South Africa opposition coalition talks fail after vote
South Africa's main opposition parties said Wednesday they would not form coalition governments in key cities, but vowed to unite to block the ruling ANC from taking majority control following fiercely-contested municipal elections.
The ruling African National Congress (ANC) party of Nelson Mandela earlier this month saw its worst poll results since the end of white-minority rule in 1994, losing its majority in the largest metropolitan areas.
After days of post-election talks, the liberal centre-right Democratic Alliance (DA) and the radical leftist Economic Freedom Fighters (EFF) vowed to prevent the ruling ANC from taking control of the capital Pretoria and business hub Johannesburg.
“We will not be going into a coalition with anyone,” EFF populist leader Julius Malema told a news conference, adding that his party however would support the DA.
“We will vote for the opposition because the ANC must be removed from power. And this is the start.”
DA leader Mmusi Maimane told a news conference that “we don’t have a coalition agreement with the EFF”, even as it formed partnerships with several smaller parties.
“It is quite clear that we would never agree on ideological issues” with the EFF “because there are many positions that are so vastly different for these two parties”.
But Malema said their ideological differences with the DA — which he repeatedly labelled “racist” — “doesn’t mean there will not be an agreement on matters of national importance”.
The DA topped the August 3 vote in municipal elections in the capital Pretoria, taking 93 of 214 council seats to the ANC’s 89.
And with 25 seats, the EFF found itself in the powerful position of kingmaker in the municipality.
Coalition talks between the two parties also failed in economic hub Johannesburg, where the ANC missed out on an outright majority with 45 percent of the vote.
A partnership with several other small parties will hand the DA an outright majority in the Nelson Mandela Bay council, a coastal municipality south of the country.
– ‘Wide and divergent differences’ –
But EFF leader Malema, who was expelled from the ANC for ill-discipline in 2012, said his party would still back the DA with its votes in both Johannesburg and Pretoria, calling it “the better devil compared to the ANC”.
“We’ll vote for them and be in the opposition benches.
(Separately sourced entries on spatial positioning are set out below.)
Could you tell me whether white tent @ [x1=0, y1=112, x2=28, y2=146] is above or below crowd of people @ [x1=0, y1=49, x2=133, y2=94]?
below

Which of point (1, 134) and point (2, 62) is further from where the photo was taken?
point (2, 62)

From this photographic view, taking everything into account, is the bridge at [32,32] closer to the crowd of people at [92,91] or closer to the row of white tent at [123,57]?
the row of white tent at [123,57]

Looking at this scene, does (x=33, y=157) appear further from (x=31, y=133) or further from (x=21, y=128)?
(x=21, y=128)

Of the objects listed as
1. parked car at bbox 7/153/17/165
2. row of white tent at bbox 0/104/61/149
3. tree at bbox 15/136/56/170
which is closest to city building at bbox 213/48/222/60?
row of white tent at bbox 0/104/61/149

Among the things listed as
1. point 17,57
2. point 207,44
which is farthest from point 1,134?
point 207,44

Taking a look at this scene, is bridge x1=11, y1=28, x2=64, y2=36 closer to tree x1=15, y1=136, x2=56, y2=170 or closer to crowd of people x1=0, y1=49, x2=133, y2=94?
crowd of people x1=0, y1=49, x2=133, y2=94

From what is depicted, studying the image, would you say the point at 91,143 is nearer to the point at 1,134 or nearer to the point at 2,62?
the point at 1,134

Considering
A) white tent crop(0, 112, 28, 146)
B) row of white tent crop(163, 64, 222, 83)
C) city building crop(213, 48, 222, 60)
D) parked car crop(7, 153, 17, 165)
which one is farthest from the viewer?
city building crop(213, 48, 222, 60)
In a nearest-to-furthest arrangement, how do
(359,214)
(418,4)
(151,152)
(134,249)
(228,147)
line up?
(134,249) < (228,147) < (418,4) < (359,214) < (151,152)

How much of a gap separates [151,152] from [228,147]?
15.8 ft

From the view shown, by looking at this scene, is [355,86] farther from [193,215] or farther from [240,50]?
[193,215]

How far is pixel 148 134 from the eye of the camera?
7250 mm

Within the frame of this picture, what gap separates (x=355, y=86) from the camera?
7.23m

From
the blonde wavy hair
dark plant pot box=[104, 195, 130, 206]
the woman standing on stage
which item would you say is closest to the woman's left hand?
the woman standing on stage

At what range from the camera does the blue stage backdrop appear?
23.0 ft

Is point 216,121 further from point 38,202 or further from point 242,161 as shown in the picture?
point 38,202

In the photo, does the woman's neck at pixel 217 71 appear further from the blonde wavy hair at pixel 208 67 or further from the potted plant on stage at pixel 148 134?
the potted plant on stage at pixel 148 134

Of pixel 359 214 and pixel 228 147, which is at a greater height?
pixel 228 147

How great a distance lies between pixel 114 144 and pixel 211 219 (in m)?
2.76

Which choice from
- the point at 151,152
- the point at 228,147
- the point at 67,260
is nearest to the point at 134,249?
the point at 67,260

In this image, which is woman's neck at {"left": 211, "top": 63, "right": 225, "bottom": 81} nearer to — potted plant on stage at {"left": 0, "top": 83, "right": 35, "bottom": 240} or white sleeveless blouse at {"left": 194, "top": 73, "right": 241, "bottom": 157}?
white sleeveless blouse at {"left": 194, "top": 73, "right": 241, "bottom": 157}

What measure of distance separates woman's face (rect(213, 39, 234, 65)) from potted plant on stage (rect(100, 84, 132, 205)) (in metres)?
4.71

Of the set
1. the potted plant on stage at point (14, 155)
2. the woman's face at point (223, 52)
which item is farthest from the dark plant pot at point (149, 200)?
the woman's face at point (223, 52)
The ANC will not get a single vote from the EFF.”
“We are not co-governing… we are going to vote for the opposition because the ANC must be removed from power and this is the start of removing the ANC from power.”
The municipal elections were largely seen as a referendum on President Jacob Zuma, whose rule of Africa’s largest economy has been dogged by scandal.
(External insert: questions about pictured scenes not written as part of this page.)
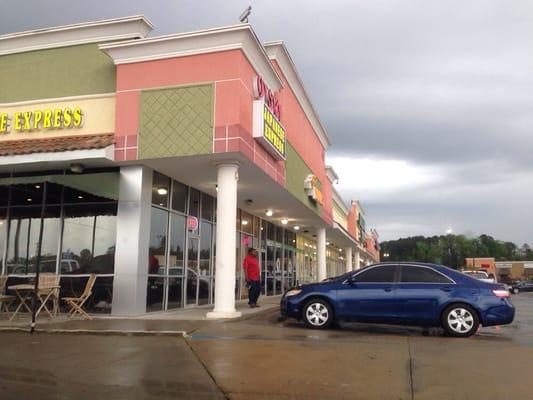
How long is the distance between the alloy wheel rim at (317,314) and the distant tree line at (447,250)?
305ft

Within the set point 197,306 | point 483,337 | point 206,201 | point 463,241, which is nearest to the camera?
point 483,337

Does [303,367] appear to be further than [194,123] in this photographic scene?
No

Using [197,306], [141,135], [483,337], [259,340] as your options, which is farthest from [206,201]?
[483,337]

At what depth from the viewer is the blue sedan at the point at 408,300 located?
1019 centimetres

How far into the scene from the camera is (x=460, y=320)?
10.2 m

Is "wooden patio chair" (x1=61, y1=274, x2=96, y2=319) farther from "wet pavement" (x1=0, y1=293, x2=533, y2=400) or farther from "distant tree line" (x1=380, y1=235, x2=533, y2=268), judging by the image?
"distant tree line" (x1=380, y1=235, x2=533, y2=268)

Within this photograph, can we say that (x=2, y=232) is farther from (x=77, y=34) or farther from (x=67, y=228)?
(x=77, y=34)

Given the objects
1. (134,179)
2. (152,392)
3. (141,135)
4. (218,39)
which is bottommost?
(152,392)

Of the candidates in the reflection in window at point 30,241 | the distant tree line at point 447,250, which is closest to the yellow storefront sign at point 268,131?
the reflection in window at point 30,241

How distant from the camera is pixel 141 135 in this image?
42.0 feet

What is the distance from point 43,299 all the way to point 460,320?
32.7 feet

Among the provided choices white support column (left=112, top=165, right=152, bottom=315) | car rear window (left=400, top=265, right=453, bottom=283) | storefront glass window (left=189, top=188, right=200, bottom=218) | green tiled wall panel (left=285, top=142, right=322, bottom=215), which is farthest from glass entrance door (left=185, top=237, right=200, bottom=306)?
car rear window (left=400, top=265, right=453, bottom=283)

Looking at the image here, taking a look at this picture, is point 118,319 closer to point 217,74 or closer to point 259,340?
point 259,340

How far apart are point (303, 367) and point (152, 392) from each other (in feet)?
7.04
During talks with the ANC, the EFF had insisted on Zuma’s removal as one of several pre-conditions for supporting the ruling party, but “they said it was a no-no,” said Malema.
“The ANC is a corrupt organisation which subscribes to the kleptocracy.”
The ruling party suffered its worst result since the end of white-minority rule 22 years ago, garnering less than 54 percent of ballots cast nationally — an eight percentage point drop from the last local poll in 2011.
Of the country’s six most populous cities, the ANC won an outright majority in only one: Durban, Zuma’s traditional stronghold.
But analysts suggest the failure of a solid coalition government might be an opportunity for the ruling party to bounce back.
“A minority government that has to cooperate issue-by-issue… may in fact not deliver on the expectations of the voters and that could provoke a backlash,” said University of Cape Town researcher Richard Calland.
“It’s going to be delicate game of cat-and-mouse”
The EFF held its press conference on open ground in the middle of a squatter camp in Alexandra township where residents live in shacks and have no flushing toilets.
“It’s very important that from time to time we sharpen our consciousness… through constant interaction with these types of conditions,” Malema told AFP.